Passage provided:
((

Honey, this skeleton is SO realistic — let’s get it!
Looking for Halloween decoration, couple buy real human skeleton at yard sale
BRANDON, Fla. — A couple thought they were buying a Halloween decoration at a yard sale, but it turns out they bought a real human skeleton.
Judith and Mitchell Fletcher paid $8 for what they thought were a box of scary holiday decorations at a yard sale in Brandon. When they got the box home, they realized they had bought real bones.
They called the Hillsborough County Sheriff’s Office. Detectives took the bones to the medical examiner, who determined they came from a professionally prepared human anatomical skeleton, normally used in medical courses.
Sheriff’s spokesperson Cristal Bermudez Nuñez says detectives are contacting colleges and universities that may be missing a skeleton.
State law prohibits individuals from owning human skeletons, so the Fletchers won’t get the bones back.

))

Supplied data:

((

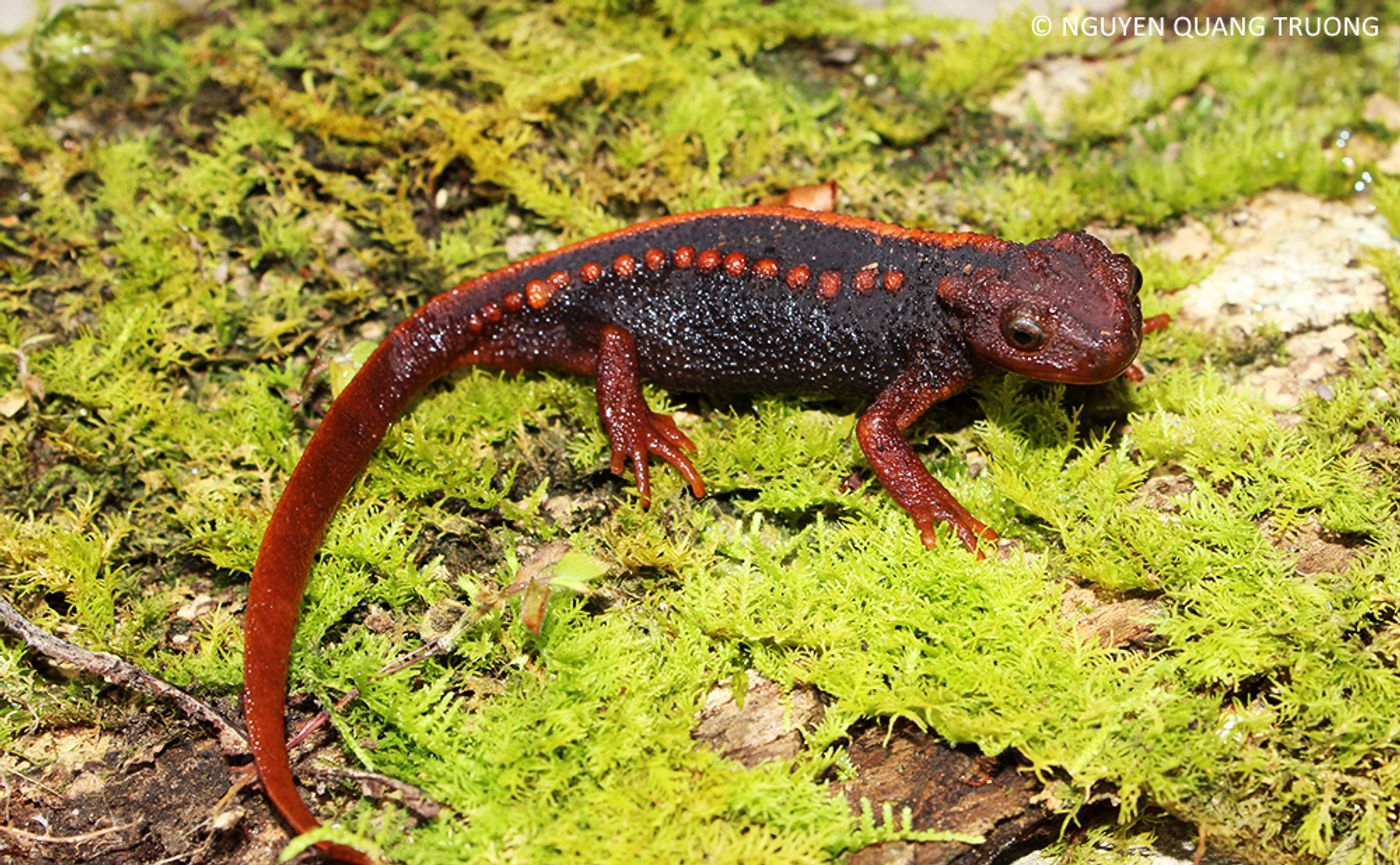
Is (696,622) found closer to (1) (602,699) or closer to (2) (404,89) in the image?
(1) (602,699)

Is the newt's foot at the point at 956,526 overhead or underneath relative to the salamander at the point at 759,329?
underneath

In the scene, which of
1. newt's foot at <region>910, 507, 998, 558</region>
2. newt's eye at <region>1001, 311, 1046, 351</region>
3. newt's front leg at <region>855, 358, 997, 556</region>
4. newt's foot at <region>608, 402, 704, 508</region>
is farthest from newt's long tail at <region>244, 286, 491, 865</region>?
newt's eye at <region>1001, 311, 1046, 351</region>

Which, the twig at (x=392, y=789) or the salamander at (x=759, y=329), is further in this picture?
the salamander at (x=759, y=329)

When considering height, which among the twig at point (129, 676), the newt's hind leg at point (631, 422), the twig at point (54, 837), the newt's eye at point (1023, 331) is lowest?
the twig at point (54, 837)

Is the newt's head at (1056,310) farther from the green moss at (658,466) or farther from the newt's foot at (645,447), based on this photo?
the newt's foot at (645,447)

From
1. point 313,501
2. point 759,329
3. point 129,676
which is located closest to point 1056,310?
point 759,329

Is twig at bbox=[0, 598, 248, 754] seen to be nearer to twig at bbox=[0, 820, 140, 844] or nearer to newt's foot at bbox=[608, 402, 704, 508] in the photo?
twig at bbox=[0, 820, 140, 844]

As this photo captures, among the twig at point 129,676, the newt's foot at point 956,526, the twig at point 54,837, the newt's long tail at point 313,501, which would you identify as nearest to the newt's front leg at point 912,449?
the newt's foot at point 956,526
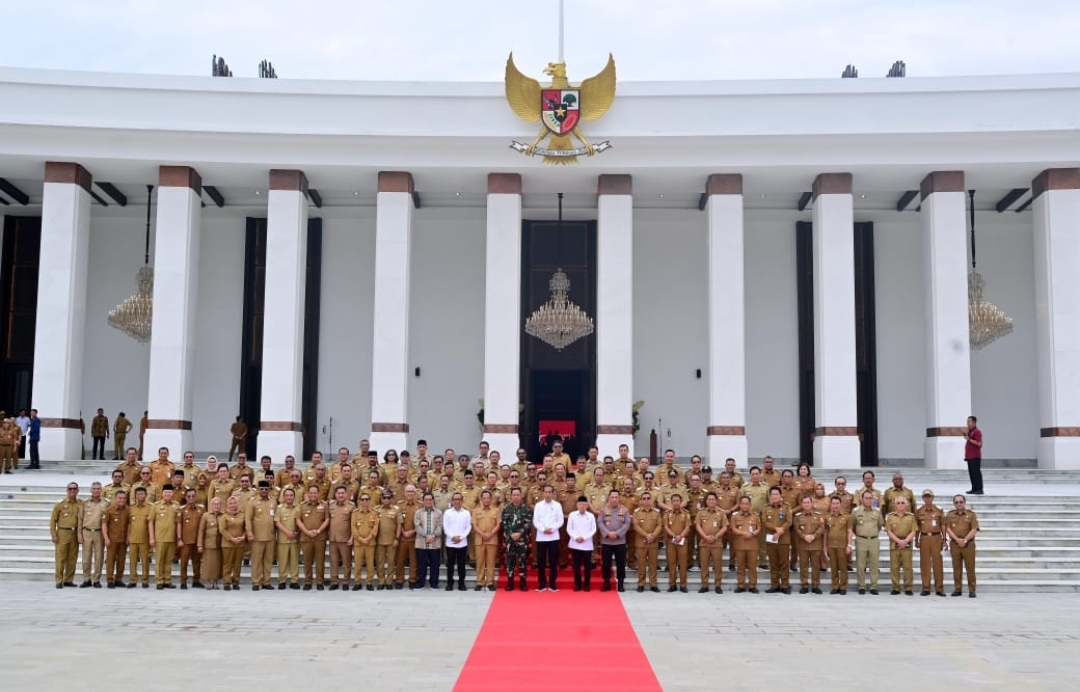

))

Prompt A:
Using the news story about the yard-sale skeleton, answer these:
(i) How much did the couple pay for the box?
(ii) Which office did they call after getting the box home?
(iii) Why won't the Fletchers get the bones back?
Prompt B: Pick up the news story about the yard-sale skeleton after its last sentence and keep it going.

Exercise result A:
(i) $8
(ii) The Hillsborough County Sheriff's Office
(iii) State law prohibits individuals from owning human skeletons.

Exercise result B:
Word of the day
Origin: New Latin, from Greek, neuter of skeletos dried up; akin to Greek skellein to dry up, sklēros hard and perhaps to Old English sceald shallow
First Known Use: 1578
1: a usually rigid supportive or protective structure or framework of an organism; especially: the bony or more or less cartilaginous framework supporting the soft tissues and protecting the internal organs of a vertebrate
2: something reduced to its minimum form or essential parts
3: an emaciated person or animal
4 a: something forming a structural framework b: the straight or branched chain or ring of atoms that forms the basic structure of an organic molecule
5: something shameful and kept secret (as in a family) —often used in the phrase skeleton in the closet
6: a small sled that is ridden in a prone position and used especially in competition; also: the competition itself
— ske·le·ton·ic adjective
Anatomy: n. the human body
Medical examiner: n. a public officer who conducts autopsies on bodies to find the cause of death
Yard sale: n. a sale of used household or personal articles (as furniture, tools, or clothing) held on the seller’s own premises
Love those Phrasal Verbs!
Turn out: to result
- As it turns out, I will have to go to attend the Board meeting. They have asked me to present the new model for the campaign.